§ **SECÇÃO DO DOCUMENTO**

┌────────

Tivemos um ano bastante intenso

A Selecção Nacional de Futebol de Moçambique, os Mambas, fez semana passada o seu último jogo do ano de 2016. Seu adversário foi a África do Sul, com quem empatou a um golo. Era o nono jogo não só do ano como do actual seleccionador nacional, Abel Xavier, que começou com o Gana, em Acra, perdendo por 3-1, a contar para as eliminatórias do CAN que vai ter lugar em Janeiro.

Tratando-se do derradeiro desafio da equipa de todos nós, que teve igualmente a participação no Torneio da COSAFA, na Namíbia, para além de outros encontros de carácter amistoso, sugerimos a conversa que se segue a Alberto Simango Jr.

UM JOGO POR MÊS É MUITO BOM

– Que balanço faz do desempenho da Selecção Nacional neste ano prestes a terminar?

└────────

§ **INSTRUÇÕES DO EXERCÍCIO**
1. Segundo o texto sobre a Selecção Nacional, com que resultado terminou o último jogo dos Mambas em 2016?
2. Prossiga o texto sobre a Selecção Nacional a partir do ponto em que termina.

§ **Itens do conjunto de dados**
┌────────

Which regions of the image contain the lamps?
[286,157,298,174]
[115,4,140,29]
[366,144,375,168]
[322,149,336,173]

└────────

§ **RESPOSTAS ESCRITAS**
1. Empate a um golo com a África do Sul.

2.
– Quando me candidatei para a presidência da Federação Moçambicana de Futebol usei como slogan “A Força do Futebol”. Em vários momentos, antes das eleições, sempre defendi que se eu ganhasse seria o futebol a ganhar. O sinal que estávamos a dar surgia na sequência daquilo que é a nossa estratégia daquilo que é a nossa visão: é preciso que se jogue futebol. É preciso que se ocupe mais tempo jogando do que a fazer outra coisa. E nós sabemos que a Selecção Nacional não é um clube que treina todos os dias, tendo, por isso, muito pouco tempo para trabalhar com os atletas, de forma a conceber a metodologia e filosofia do novo seleccionador nacional. Para se construir uma equipa precisa-se de tempo. É na base disso que nós fizemos esta série de jogos, entre oficiais e não oficiais, acabando conseguindo totalizar nove partidas. Estivemos perto de atingir a fasquia de um jogo por mês. Estamos a falar de cerca de nove/dez meses para nove jogos. Até podemos dizer que (quase) mensalmente a Selecção teve um jogo. Tivemos um ano de trabalho bastante intenso, no meio de outras realizações que levámos a cabo.